Patients with multimorbidity represent a challenge for health care systems worldwide, given their complex needs. A majority of patients in this study had 3 or more chronic conditions. The findings both from the quantitative and qualitative evaluations clearly suggest that these patients may benefit from a CDPM program involving a team of professionals integrated in primary care at least in the short term. Maintenance of benefits on a long term basis still has to be demonstrated.

Our study has limitations. The limitations of the trial have already been published in the quantitative paper [4]. Self-reporting of outcomes is proned to desirability bias that may not be completely prevented but the use of several participants types (patients, family members and professionals). In addition, with one patient recruited out of four that were solicited, it is possible that patients perceiving positive results may have been more inclined to participate to the qualitative evaluation. Focus groups may be seen as a barrier for patients to express their feeling about the intervention. However, the experience of the interviewer was an asset to build trust and to encourage participation. The small number of patient family members who participated in the evaluation may also limit our comprehensive understanding of the effects of the program on family members. There is a need for further studies on family members’ involvement in CDPM programs.

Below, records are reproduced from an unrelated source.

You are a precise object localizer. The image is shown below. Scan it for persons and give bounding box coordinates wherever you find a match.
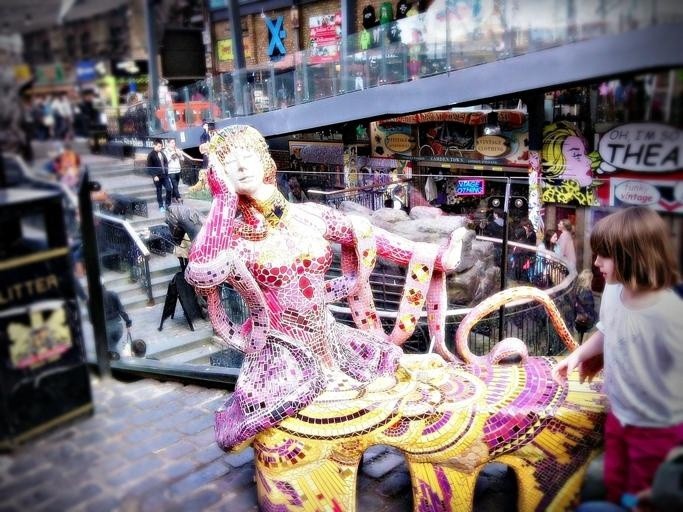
[550,201,682,505]
[541,120,602,207]
[382,184,597,325]
[183,123,460,456]
[19,85,191,366]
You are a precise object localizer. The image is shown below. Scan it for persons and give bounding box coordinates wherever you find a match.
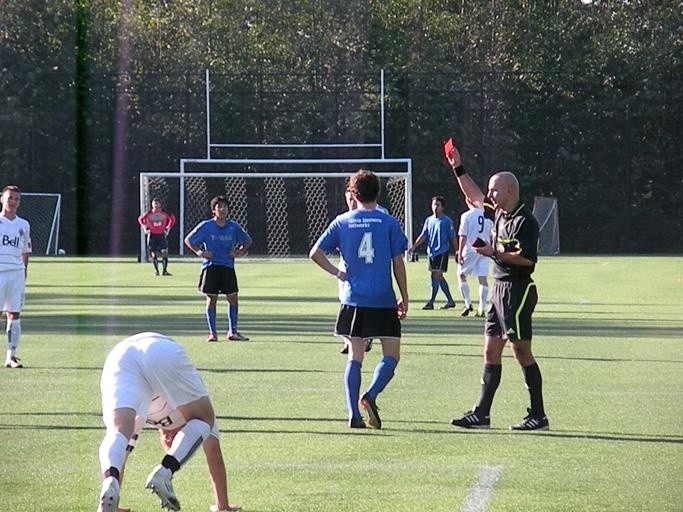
[409,196,459,309]
[448,147,550,431]
[309,171,408,429]
[0,186,33,369]
[138,198,176,275]
[335,186,372,353]
[97,332,243,512]
[184,196,252,342]
[374,203,389,215]
[458,198,494,317]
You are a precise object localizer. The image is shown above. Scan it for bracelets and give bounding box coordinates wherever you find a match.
[334,270,341,278]
[196,249,202,256]
[453,165,466,177]
[455,249,460,256]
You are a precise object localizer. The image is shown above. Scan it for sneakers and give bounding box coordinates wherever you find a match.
[340,344,348,353]
[360,392,381,429]
[473,311,484,317]
[451,409,490,429]
[207,332,217,341]
[349,417,365,428]
[146,468,181,512]
[227,332,249,341]
[461,305,473,316]
[98,476,121,512]
[162,271,172,275]
[422,303,433,310]
[5,356,23,368]
[439,301,455,310]
[509,415,549,431]
[365,338,372,352]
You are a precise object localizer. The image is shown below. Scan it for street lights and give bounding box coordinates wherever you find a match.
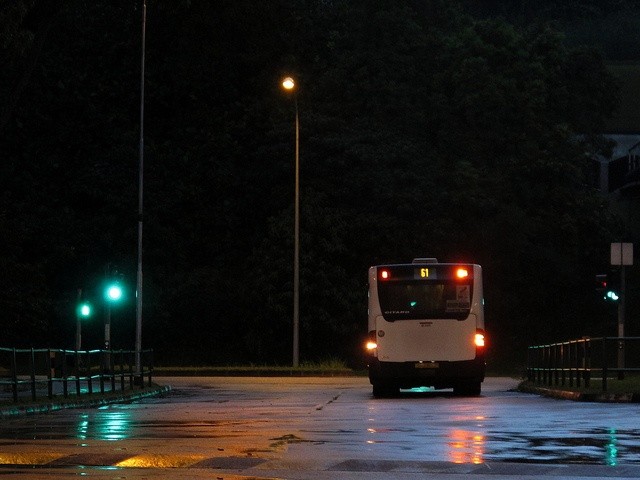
[105,285,120,381]
[281,77,300,371]
[75,300,91,378]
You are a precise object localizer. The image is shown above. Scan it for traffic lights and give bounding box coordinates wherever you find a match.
[595,272,608,300]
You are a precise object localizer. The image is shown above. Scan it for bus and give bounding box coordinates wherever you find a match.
[367,258,485,397]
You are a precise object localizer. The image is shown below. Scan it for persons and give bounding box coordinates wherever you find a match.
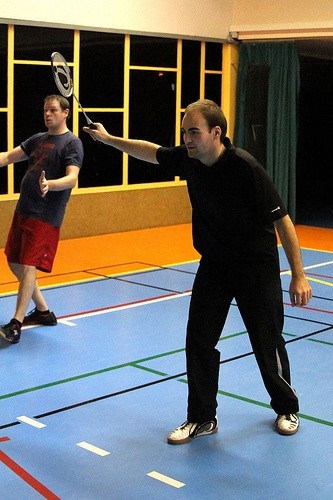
[80,99,313,444]
[0,95,84,344]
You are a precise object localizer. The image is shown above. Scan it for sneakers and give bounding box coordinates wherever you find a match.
[0,319,21,343]
[166,415,217,444]
[21,309,56,325]
[274,413,299,436]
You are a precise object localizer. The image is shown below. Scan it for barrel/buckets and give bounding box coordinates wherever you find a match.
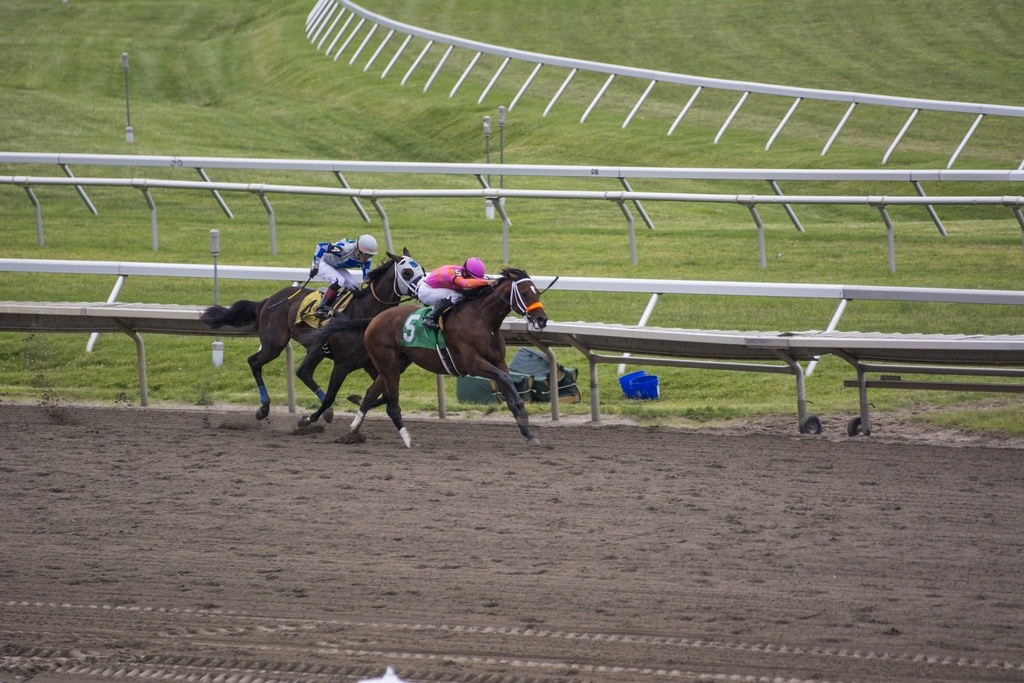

Despite those limitations, this study adds to our understanding of the potential impact of CDPM programs integrated into primary care and not targeting one specific condition or risk factor. This approach is certainly in accordance with the philosophy of generalism that characterizes primary care. PR1MaC was a demonstration project that could inspire further development. Indeed, it provides attractive avenues that could improve the impact of integrated CDPM programs. This study where the intervention was carried out over a three-month period, supports the development of longer interventions. Although it is not clear how long such intervention should be, it remains that patients need time to make significant changes particularly relating to health behaviour. Further studies should also address long-term sustainability of benefits to the patients.

Conclusion

These qualitative findings complement the results of the PR1MaC trial and identified positive effects beyond those reported in the quantitative study. Integrating chronic disease prevention and management programs in primary care focusing on several chronic conditions is feasible and associated with positive outcomes for the patients and to some extent to their family members. Maintaining the outcomes over time is a challenge that has yet to be addressed.